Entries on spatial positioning
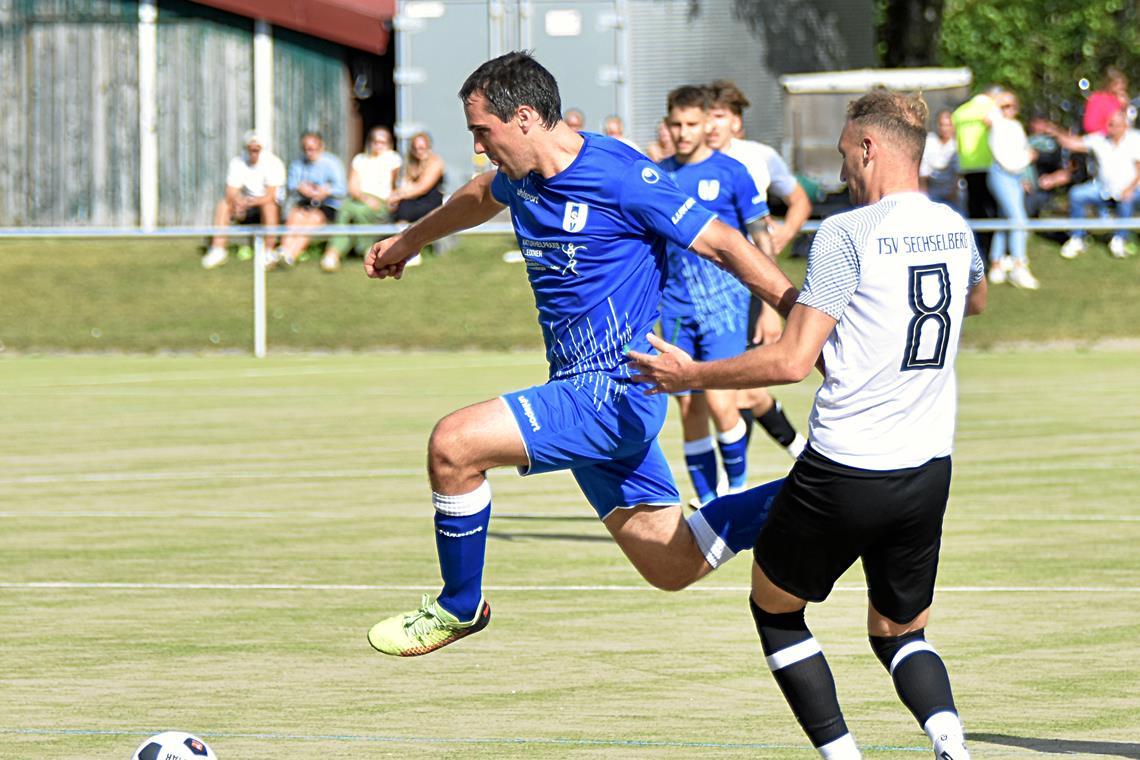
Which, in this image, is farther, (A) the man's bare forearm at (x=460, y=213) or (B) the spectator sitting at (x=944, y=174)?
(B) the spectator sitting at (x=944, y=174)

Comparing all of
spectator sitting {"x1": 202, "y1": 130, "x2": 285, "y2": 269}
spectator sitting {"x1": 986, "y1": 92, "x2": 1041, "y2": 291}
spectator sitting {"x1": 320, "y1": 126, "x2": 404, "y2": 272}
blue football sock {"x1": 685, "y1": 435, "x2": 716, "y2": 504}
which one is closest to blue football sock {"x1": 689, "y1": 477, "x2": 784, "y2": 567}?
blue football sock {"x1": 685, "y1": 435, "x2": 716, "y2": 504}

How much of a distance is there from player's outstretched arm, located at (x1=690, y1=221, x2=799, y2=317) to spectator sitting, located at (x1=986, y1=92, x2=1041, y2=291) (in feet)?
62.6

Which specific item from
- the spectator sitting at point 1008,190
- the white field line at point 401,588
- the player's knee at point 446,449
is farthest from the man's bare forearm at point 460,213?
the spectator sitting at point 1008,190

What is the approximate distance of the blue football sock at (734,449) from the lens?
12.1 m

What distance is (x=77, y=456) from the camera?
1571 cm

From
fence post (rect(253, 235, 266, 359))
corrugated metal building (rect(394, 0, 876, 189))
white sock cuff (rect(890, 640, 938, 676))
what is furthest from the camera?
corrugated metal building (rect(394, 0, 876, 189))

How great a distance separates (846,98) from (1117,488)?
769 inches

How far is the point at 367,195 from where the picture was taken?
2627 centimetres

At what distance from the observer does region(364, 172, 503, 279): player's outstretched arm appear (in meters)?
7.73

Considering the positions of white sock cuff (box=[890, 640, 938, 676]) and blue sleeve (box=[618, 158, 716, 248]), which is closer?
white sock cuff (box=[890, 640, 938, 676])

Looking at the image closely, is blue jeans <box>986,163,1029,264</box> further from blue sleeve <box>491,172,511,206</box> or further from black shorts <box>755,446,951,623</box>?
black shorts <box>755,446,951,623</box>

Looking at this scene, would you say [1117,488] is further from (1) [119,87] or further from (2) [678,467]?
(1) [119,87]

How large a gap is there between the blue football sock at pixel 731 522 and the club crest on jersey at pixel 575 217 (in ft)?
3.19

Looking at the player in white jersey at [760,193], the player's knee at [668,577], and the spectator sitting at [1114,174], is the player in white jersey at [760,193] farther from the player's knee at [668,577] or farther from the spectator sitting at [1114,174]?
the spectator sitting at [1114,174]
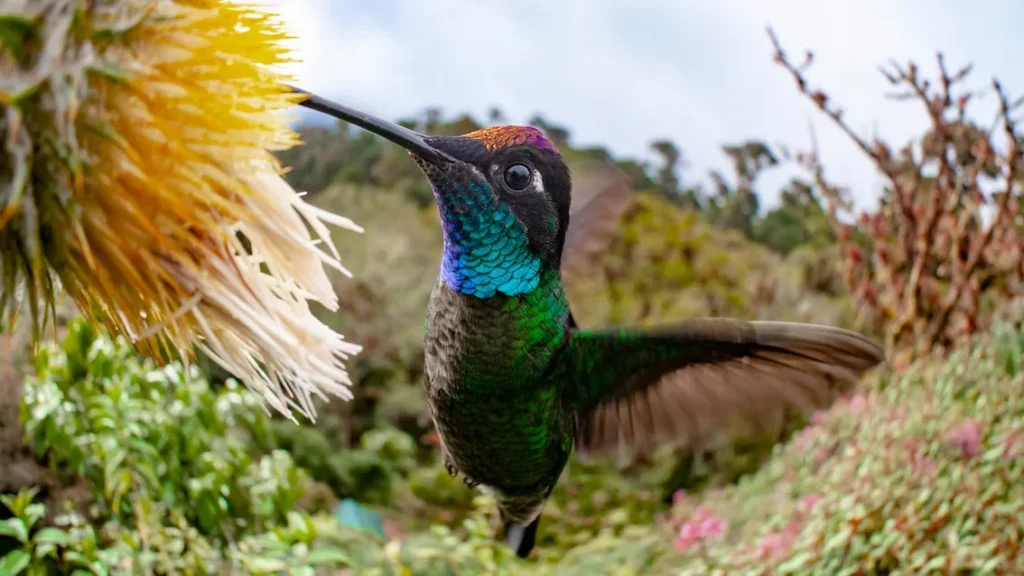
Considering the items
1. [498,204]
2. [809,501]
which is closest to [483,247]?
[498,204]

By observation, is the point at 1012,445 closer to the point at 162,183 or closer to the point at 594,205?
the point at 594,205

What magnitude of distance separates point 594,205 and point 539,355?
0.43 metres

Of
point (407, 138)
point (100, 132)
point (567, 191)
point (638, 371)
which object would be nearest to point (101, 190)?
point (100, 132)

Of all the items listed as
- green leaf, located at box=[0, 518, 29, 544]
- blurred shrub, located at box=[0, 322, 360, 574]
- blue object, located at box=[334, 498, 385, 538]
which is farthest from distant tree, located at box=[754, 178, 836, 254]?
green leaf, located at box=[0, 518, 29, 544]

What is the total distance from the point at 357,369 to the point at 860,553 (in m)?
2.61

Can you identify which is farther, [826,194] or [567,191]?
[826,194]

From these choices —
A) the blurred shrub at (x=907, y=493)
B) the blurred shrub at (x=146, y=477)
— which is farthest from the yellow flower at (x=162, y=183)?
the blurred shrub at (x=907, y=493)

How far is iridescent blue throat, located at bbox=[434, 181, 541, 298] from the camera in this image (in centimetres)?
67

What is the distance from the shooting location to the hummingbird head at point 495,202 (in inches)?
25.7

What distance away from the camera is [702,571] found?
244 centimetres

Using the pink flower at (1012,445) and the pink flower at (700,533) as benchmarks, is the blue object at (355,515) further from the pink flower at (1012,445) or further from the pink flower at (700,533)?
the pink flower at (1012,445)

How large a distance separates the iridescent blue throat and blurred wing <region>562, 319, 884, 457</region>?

**REQUIREMENTS**. Reproduce verbatim every line of the items from the one containing "What is the distance" through the final line of the items, both ends included.

**WORKED SOLUTION**.
What is the distance from the shooting location to the hummingbird head at point 495,202 (in inches)?
25.7

What distance away from the camera is [702,571] found?
244 centimetres

Using the pink flower at (1012,445) and the pink flower at (700,533) as benchmarks, is the blue object at (355,515) further from the pink flower at (1012,445) or further from the pink flower at (700,533)?
the pink flower at (1012,445)

How large a distance separates the iridescent blue throat and blurred wing <region>562, 319, 884, 457</region>?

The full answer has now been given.